Présenté le 11 février, deuxième journée des Jeux, le skiathlon de 30 km est la première épreuve du programme de ski et la principale cible de Harvey en Corée en Sud. Ustiugov en est le champion mondial, comme du sprint par équipes avec Nikita Kriukov, suspendu à vie juste avant Noël. À Lahti, en mars 2017, Ustiugov avait aussi gagné l’argent au sprint individuel, au relais et au 50 km style libre.

« Je suis quand même surpris que le CIO se rende aussi loin, c’est l’une des plus grandes stars du ski de fond », a souligné Harvey, qui avait battu Ustiugov au 50 km libre aux Mondiaux.

La semaine dernière, le CIO avait annoncé l’exclusion de 111 athlètes d’une liste de 500 candidats soumise par le Comité olympique russe.

Des noms filtrent depuis lundi. Le patineur de vitesse sur courte piste Viktor Ahn est le plus connu. Triple champion olympique et médaillé d’argent à Sotchi, il aurait été impliqué dans le dopage d’État révélé par le rapport McLaren en 2016. Si ce dernier est disqualifié, le médaillé de bronze québécois Charle Cournoyer pourrait hériter de l’argent au 500 m.

Le retour d’Ahn dans son pays natal, où le courte piste est l’un des sports les plus en vue, s’annonçait comme une affaire majeure à PyeongChang.

Un doute

En plus d’Ustiugov, le biathlonien Anton Shipulin (médaillé d’or au relais à Sotchi), la patineuse artistique Ksenia Stolbova (double médaillée) et cinq hockeyeurs, dont l’ancien attaquant des Stars de Dallas Valery Nichushkin, n’ont pas rempli les conditions édictées par le CIO au début de décembre. L’organisation avait alors exclu la Russie des Jeux de PyeongChang en tant que pays. Ses citoyens pourront concourir sous l’appellation « Athlète olympique de Russie » et ne pourront entendre leur hymne national s’ils montent sur la plus haute marche du podium.

Tout en saluant la fermeté du CIO, Harvey espère qu’Ustiugov ne paye pas pour sa simple participation aux derniers Jeux. « S’il s’est vraiment dopé, c’est extrêmement bon pour le sport, il ne mérite pas de compétitionner aux Olympiques, a-t-il dit. Mais il y a quand même un doute qui plane dans ma tête. » 

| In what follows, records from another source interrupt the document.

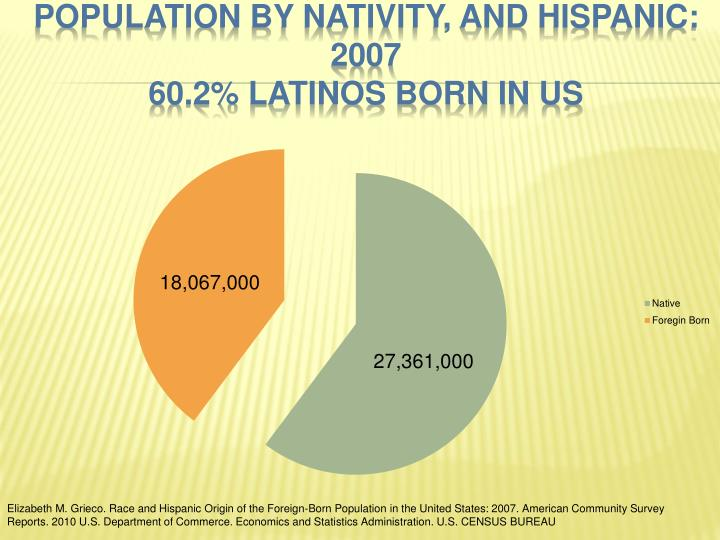Population by Nativity, and Hispanic: 2007
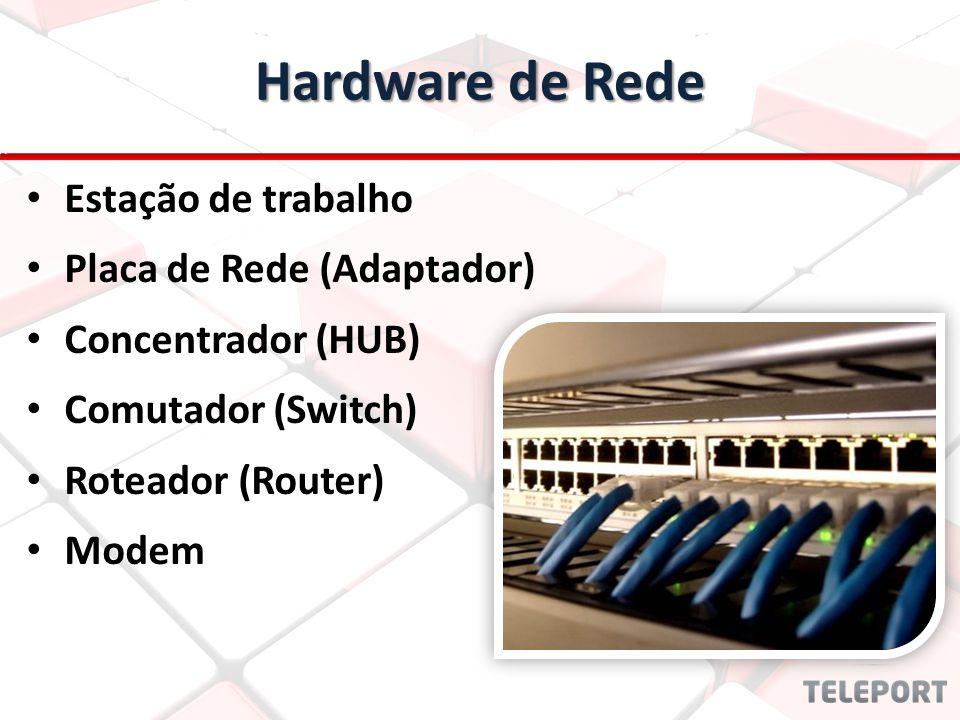 Hardware de Rede Estação de trabalho Placa de Rede (Adaptador)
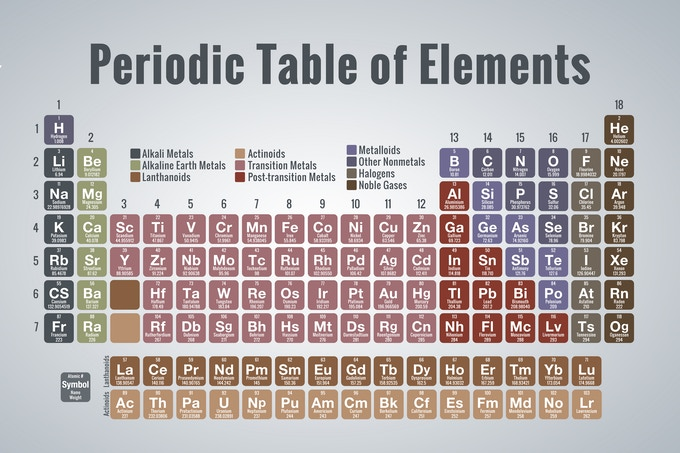 Lighten up your lab with this Cream Themed Periodic Table of Elements!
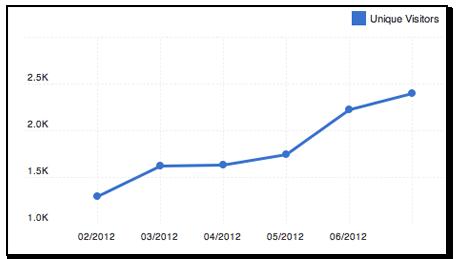 compete dot com data for marketingonpinterest.com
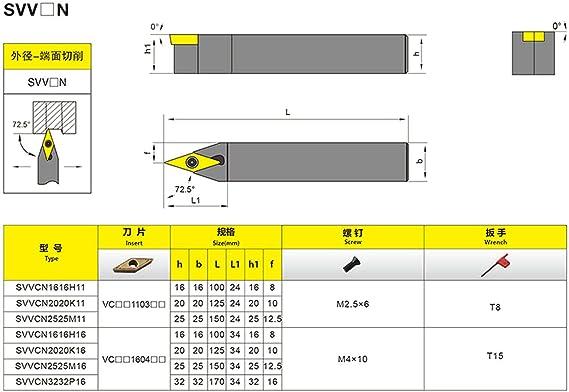 SVVCN 2020K16 20×125mm External Lathe Turning Holder 72.5 Degree For VCMT1604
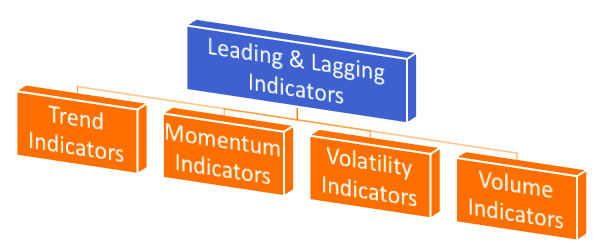 Forex Technical Indicators: The Definitive Guide (2019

« Est-ce qu’il y a des faits derrière ça ou c’est simplement [une culpabilité] par association parce qu’il était à Sotchi avec les autres ? »

— Alex Harvey

L’absence d’explications, le manque de clarté et la longueur du processus ouvrent la porte à toutes les hypothèses, déplore le fondeur de Saint-Ferréol-les-Neiges, qui estime que l’image de marque du CIO en prend pour son rhume.

N’empêche, Harvey maintient sa réserve déjà émise au sujet d’Ustiugov quand plusieurs de ses coéquipiers de Sotchi s’étaient fait suspendre à vie l’automne dernier. Deuxième des qualifications du sprint individuel, le Russe avait atteint la finale, où une chute l’avait probablement privé d’un podium.

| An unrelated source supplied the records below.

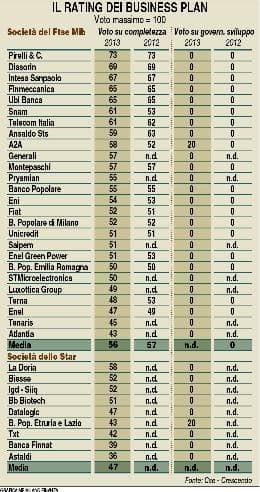 Business plan rating Cse-Crescendo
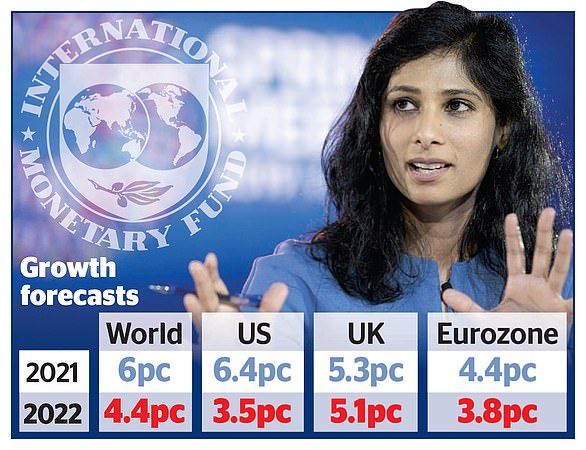 IMF chief economist Gita Gopinath (pictured) said unprecedented action by governments and banks will limit the ¿scars¿ Civid leaves in advanced economies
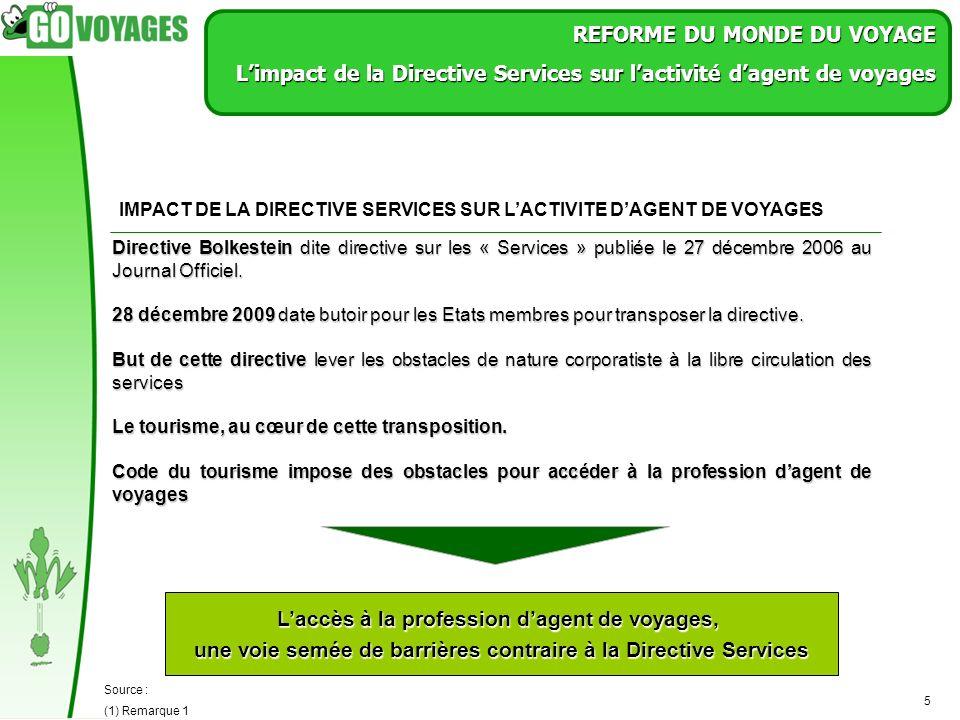 5 REFORME DU MONDE DU VOYAGE Limpact de la Directive Services sur lactivité dagent de voyages Laccès à la profession dagent de voyages, une voie semée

« Peut-être que lui n’était pas dopé, mais il avait gagné un sprint de Coupe du monde plus tôt cette année-là. C’était un système de dopage, pas des individus qui se dopaient. S’il n’en faisait pas partie, je ne comprends pas la logique. […] Mais ça reste un doute personnel. Ce n’est pas assez fort pour bannir un athlète. »

Sur le plan sportif, l’absence d’Ustiugov vient considérablement brasser les cartes à deux semaines et demie du début des compétitions.

« Selon moi, ça ouvre une place de plus sur le podium, a indiqué Harvey. Il est peut-être un petit peu moins fort que l’an passé, alors qu’il avait gagné plein d’étapes et le Tour de ski. Mais il était encore très fort au Tour et il s’enlignait pour avoir un championnat similaire à celui qu’il a eu à Lahti l’an passé. Sur les quatre courses individuelles, ça libère au moins deux places. Je le voyais facilement sur le podium au sprint individuel, au skiathlon et au 15 km style libre. »

Intégrité

Pour recevoir une invitation le 27 janvier, les candidats à l’équipe olympique de Russie devront prouver leur intégrité selon une série de critères définis par le CIO. Ils devront entre autres s’être soumis à tous les contrôles antidopage ciblés recommandés par le panel indépendant.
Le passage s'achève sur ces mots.